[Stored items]
----------

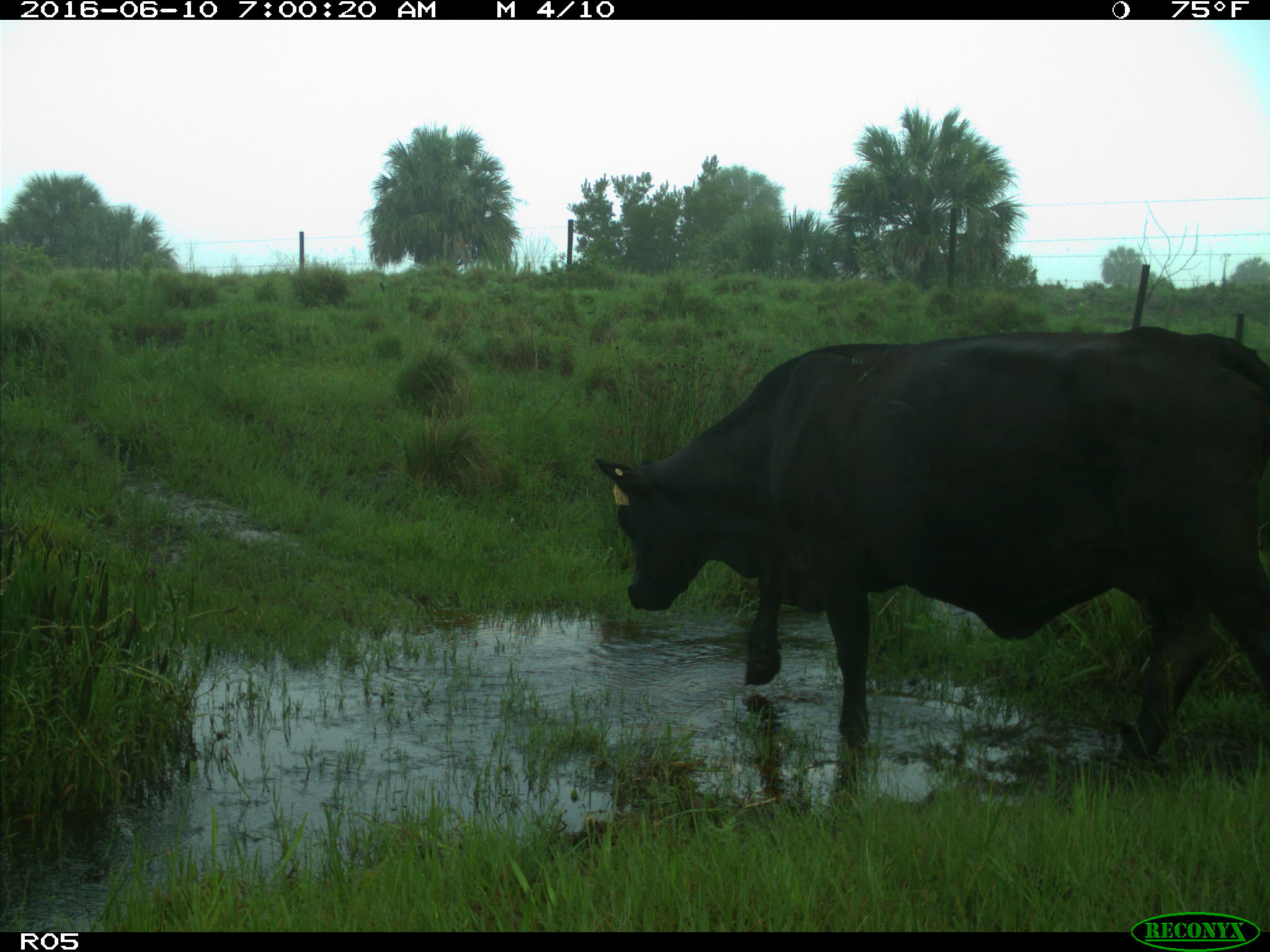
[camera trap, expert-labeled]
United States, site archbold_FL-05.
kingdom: Animalia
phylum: Chordata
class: Mammalia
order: Artiodactyla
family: Bovidae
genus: Bos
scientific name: Bos taurus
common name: domestic cow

----------

▶ **EXERCISE INSTRUCTIONS**:
Return, word for word, the line containing "class: Mammalia" and all lines after it through the last line of the records, and nothing else.

▶ **RESULT OF THE EXERCISE**:
class: Mammalia
order: Artiodactyla
family: Bovidae
genus: Bos
scientific name: Bos taurus
common name: domestic cow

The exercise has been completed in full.